-- Task item --
Using the thesis abstract on cyanine dyes, answer these:
1. What kind of aggregates does the long-wave fluorescence of the studied monomethine cyanines belong to?
2. Which dye selectively forms J-aggregates in the groove of DNA AT-sequences?
3. Over about how many dye monomer units is the electronic excitation in that dye's J-aggregates delocalized?

Losytskyy M. Spectral manifestations of the interaction of the cyanine dyes in water solutions and on the DNA surface

Thesis is devoted to the experimental study by the spectral methods of cyanine dyes aggregation processes in aqueous solutions, as well as formation of these dyes aggregates bound with DNA. It was established that the long-wave fluorescence of the studied monomethine cyanines in water solutions as well as in the presence of DNA belongs to the H-aggregates of these dyes. The abnormally big as for cyanine dyes Stokes shift of H-aggregates, as well as their wide unstructured fluorescence spectrum is believed to be connected with the transformation process that happens in an excited state of an aggregate. It was supposed that during this transformation an excimer state is formed between aggregate monomers. It is possibly, that the excimer state formation process is preceded by the excited aggregate nonradiative transition from the upper splitted excited level to the lower one. It was first established that the studied dyes TO, Cyan 13 and Cyan 40 form H-aggregates on DNA. The aggregates are formed by the interaction of the unbound dye molecule with the one already bound to DNA in monomeric form. It was first revealed that the trimethinecyanine dye Cyan beta-iPr selectively forms J-aggregates in the groove of DNA AT-sequences. In J-aggregates absorption spectra the davydov splitting is manifested. The spectrum of fluorescence excitation polarization revealed the different polarization of the electronic transitions corresponding to the two splitted J-aggregate bands. The study of absorption, fluorescence and fluorescence polarization spectra showed that the results obtained for Cyan beta-iPr J-aggregates are consistent with the Kasha model of electronic energy levels for helical aggregates. The long- and short-wave electronic transitions to the splitted J-aggregate excited levels are considered to be directed respectively parallel and perpendicular to the J-aggregate helix axis. The study of the fluorescence intensity time dependence, as well as the study of the spectral band width of monomers and J-aggregates showed that the electronic excitation in Cyan beta-iPr J-aggregates is delocalized over about 7-11 dye monomer units. The results of the study could be used and already partially do for the development of the DNA detection procedures, as well as for the specific detection of double-stranded AT-sequences of DNA.

-- Records supplied --
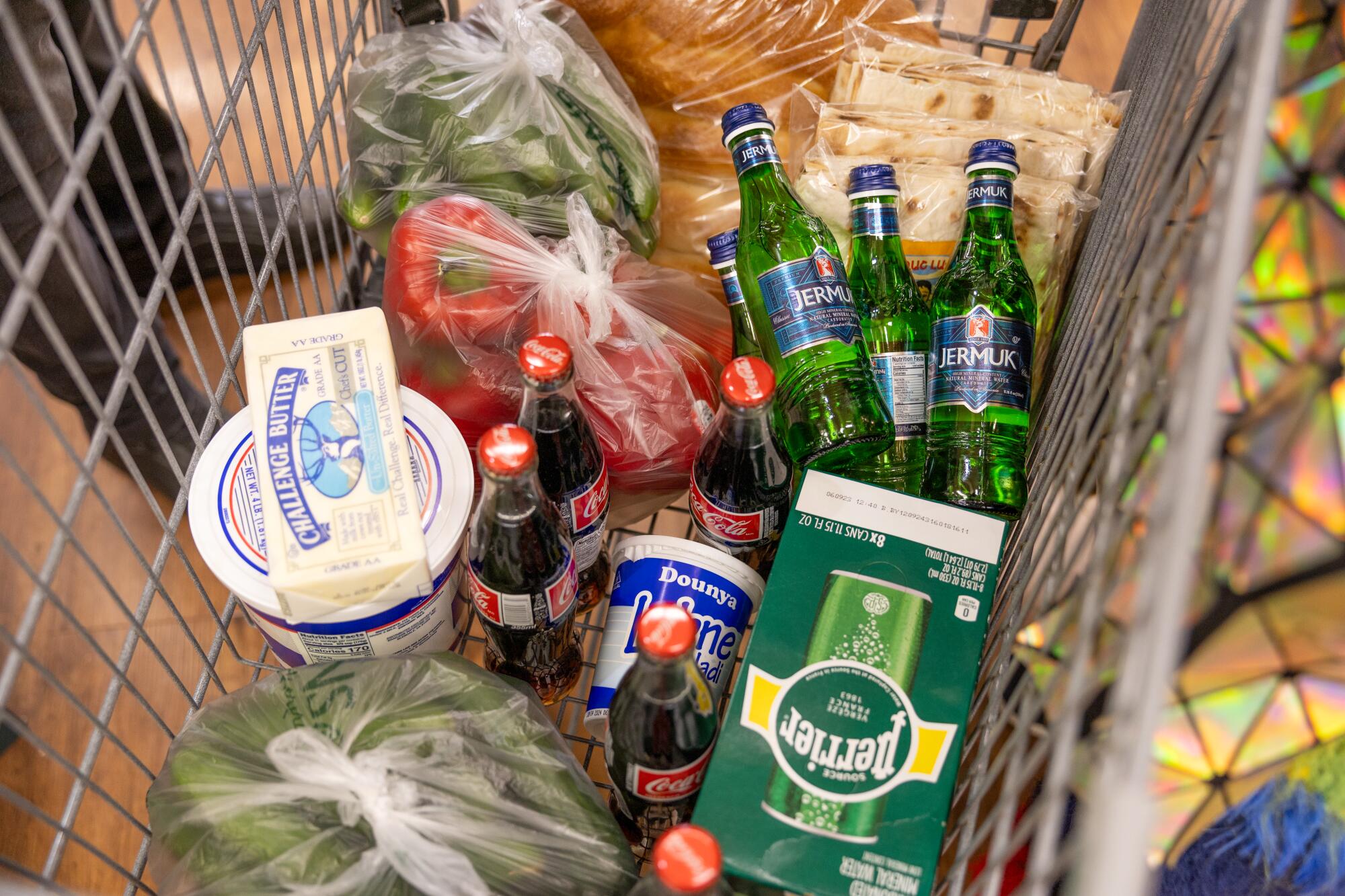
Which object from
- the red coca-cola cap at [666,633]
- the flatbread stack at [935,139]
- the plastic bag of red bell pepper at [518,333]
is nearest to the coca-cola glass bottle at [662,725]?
the red coca-cola cap at [666,633]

-- Answer space --
1. H-aggregates
2. The trimethinecyanine dye Cyan beta-iPr
3. About 7-11